## Reading passage
*** Block opens ***

The North American Regional Broadcasting Agreement (NARBA) moved WIBX to 1230 kHz on March 29, 1941. However, on this frequency, the station remained at low-power, 250 watts, as had been the case at 1200 kHz. That meant it could not be easily heard in nearby Rome at night, leading the Rome Sentinel to apply for a 5,000-watt station serving both cities in 1946. Afraid that the new station, which eventually became WRUN, would prove more attractive for CBS, WIBX sought to upgrade to its own 5,000-watt facility.

On May 2, 1947, the Federal Communications Commission granted WIBX a move to 950 kHz from a transmitter site in Whitesboro, New York, with the new facility going on the air in early 1948. The 1230 frequency was relocated to nearby Little Falls, and would return to the air in 1952 when WLFH (now WIXT) signed-on. The WIBX studios would relocate to Whitesboro as well in the early 1960s. An FM sister station at 98.7, WIBQ (now WLZW), was added January 1, 1974. An earlier WIBX-FM at 96.9 FM first signed on in October 1946, but left the air during the early 1950s, when few people owned FM radios.

===Sportswatch===
WIBX included in its line up the sports program Sportswatch, which debuted in the 1950s and included among its numerous hosts Bill O'Donnell, Lee "Hacksaw" Hamilton, Tim Roye, Bob Papa, Jim Jackson, and Mike Haynes. Sportswatch ended its run in January 2013.

===All-Talk format===
The Bowen family sold WIBX to Marathon Communications in 1979. Soon afterward, the station's longstanding full service middle of the road format began evolving away from music in favor of increased news, talk, and sports programming. After REBS, Inc. acquired WIBX in 1985, music programming was dropped entirely, outside of the station's Sunday morning Polish language program, Polonaise. Maritime Broadcasting bought the station in 1988. The station was then sold to 950 Communications Corporation in 1992, to Forever Broadcasting in 1996, and to Regent Communications (the predecessor to Townsquare Media) in 1999. Regent moved its Utica-area stations to studios in Marcy, New York, in 2003. WIBX ended its long affiliation with CBS on February 28, 2011, when it joined Fox News Radio.

*** Block closes ***

## Data under study
*** Block opens ***

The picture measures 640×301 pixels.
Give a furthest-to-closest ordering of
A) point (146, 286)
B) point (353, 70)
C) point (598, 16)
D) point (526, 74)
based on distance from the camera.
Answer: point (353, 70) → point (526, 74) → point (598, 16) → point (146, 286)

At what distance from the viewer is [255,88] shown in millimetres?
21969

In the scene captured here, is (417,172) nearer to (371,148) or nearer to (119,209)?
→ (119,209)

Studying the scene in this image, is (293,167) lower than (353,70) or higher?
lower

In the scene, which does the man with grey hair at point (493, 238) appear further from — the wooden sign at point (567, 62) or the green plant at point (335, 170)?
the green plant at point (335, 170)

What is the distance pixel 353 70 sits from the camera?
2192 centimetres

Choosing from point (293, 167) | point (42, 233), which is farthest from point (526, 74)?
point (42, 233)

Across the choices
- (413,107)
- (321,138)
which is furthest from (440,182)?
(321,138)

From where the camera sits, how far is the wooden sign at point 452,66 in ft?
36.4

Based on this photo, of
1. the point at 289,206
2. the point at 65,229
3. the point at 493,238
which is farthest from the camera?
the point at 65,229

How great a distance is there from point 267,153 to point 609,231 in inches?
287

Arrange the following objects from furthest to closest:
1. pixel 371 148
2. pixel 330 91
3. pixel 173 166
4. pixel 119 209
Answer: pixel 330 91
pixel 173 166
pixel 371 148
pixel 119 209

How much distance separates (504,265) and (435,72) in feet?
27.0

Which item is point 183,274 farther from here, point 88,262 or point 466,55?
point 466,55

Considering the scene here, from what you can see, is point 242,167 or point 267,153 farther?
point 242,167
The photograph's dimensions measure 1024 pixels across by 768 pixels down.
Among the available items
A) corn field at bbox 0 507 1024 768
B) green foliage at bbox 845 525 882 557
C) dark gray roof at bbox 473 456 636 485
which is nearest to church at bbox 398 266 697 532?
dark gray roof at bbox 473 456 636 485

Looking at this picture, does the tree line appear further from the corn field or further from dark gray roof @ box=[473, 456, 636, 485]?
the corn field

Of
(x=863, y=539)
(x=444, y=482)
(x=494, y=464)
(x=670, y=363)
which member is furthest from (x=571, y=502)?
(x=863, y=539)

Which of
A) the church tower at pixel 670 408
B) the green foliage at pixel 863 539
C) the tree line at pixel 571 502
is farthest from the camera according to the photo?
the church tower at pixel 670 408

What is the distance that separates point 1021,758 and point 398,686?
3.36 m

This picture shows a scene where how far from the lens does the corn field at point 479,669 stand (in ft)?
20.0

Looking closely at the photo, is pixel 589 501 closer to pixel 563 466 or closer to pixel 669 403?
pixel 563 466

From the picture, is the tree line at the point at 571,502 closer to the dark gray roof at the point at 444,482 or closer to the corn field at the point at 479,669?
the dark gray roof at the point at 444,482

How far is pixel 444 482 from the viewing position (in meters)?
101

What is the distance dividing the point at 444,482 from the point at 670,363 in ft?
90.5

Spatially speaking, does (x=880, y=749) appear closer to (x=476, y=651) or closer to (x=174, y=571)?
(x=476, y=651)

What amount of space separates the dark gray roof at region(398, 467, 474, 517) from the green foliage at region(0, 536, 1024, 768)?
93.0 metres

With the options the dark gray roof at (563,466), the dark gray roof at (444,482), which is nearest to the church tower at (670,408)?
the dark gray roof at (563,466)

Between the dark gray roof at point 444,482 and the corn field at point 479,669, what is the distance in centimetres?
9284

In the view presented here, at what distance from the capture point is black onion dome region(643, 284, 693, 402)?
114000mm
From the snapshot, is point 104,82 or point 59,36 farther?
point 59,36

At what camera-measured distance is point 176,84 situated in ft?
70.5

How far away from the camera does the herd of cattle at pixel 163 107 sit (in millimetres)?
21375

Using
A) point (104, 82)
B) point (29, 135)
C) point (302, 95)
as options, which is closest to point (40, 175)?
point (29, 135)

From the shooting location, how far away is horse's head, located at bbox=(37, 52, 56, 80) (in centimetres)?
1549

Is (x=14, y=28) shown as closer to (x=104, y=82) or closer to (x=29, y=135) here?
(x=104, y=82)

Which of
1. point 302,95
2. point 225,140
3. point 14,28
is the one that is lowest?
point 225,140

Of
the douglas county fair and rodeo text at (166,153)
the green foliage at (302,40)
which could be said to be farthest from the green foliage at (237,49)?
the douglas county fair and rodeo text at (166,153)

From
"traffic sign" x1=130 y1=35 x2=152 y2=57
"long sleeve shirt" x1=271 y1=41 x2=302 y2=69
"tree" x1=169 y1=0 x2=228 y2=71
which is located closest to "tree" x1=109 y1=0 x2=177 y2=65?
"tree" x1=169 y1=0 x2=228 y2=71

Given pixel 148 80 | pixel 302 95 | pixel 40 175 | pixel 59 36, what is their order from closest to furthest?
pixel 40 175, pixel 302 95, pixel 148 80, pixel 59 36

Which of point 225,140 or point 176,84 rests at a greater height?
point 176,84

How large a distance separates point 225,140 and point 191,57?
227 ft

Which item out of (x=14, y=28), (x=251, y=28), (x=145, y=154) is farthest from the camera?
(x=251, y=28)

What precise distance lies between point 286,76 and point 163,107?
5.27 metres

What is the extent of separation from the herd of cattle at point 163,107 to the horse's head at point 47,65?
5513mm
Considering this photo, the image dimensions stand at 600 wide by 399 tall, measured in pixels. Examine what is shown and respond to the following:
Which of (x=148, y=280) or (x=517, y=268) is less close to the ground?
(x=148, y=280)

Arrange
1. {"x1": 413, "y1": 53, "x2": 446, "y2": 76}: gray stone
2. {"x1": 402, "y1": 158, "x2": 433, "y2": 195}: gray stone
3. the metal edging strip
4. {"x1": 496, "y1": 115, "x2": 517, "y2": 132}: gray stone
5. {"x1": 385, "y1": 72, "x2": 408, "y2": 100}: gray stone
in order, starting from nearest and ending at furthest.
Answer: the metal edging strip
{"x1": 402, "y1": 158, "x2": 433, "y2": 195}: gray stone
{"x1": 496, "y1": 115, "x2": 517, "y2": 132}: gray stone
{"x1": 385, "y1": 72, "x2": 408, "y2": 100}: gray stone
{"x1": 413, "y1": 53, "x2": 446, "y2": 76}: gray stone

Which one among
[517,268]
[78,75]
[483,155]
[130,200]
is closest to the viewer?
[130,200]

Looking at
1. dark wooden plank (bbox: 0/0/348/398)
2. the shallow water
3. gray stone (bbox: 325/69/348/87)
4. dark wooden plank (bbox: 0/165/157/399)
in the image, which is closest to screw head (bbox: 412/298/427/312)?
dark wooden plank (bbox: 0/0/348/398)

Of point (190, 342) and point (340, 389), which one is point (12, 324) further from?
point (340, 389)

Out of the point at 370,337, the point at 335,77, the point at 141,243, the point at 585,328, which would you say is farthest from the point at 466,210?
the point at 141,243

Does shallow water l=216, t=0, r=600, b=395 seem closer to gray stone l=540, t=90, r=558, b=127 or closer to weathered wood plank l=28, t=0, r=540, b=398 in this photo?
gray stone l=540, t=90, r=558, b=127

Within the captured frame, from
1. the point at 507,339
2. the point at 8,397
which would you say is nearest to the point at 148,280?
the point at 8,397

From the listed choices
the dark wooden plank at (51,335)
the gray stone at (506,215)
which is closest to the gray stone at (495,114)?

*** Block closes ***
*** Block opens ***

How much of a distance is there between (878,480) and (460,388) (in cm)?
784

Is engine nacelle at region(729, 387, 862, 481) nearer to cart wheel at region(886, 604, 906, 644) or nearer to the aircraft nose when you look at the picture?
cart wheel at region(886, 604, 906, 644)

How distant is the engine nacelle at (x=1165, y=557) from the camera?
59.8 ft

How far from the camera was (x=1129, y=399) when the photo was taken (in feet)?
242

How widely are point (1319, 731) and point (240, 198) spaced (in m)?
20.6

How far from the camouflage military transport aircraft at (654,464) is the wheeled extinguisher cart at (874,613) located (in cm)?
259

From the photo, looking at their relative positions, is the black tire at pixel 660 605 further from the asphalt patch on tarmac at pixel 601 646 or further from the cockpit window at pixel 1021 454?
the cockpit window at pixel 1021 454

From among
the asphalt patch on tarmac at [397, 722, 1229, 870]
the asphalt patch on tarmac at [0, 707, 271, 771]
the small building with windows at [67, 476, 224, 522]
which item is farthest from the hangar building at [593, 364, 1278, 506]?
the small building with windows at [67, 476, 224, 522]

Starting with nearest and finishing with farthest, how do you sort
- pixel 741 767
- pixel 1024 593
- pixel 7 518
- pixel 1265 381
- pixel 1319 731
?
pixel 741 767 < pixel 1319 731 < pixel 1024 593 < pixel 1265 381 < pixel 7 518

*** Block closes ***

## What to work on
Answer from the WIBX history:
(a) On what date did the Federal Communications Commission grant WIBX a move to 950 kHz?
(b) When did Sportswatch end its run?
(c) To which company did the Bowen family sell WIBX in 1979?

## Answer area
(a) May 2, 1947
(b) January 2013
(c) Marathon Communications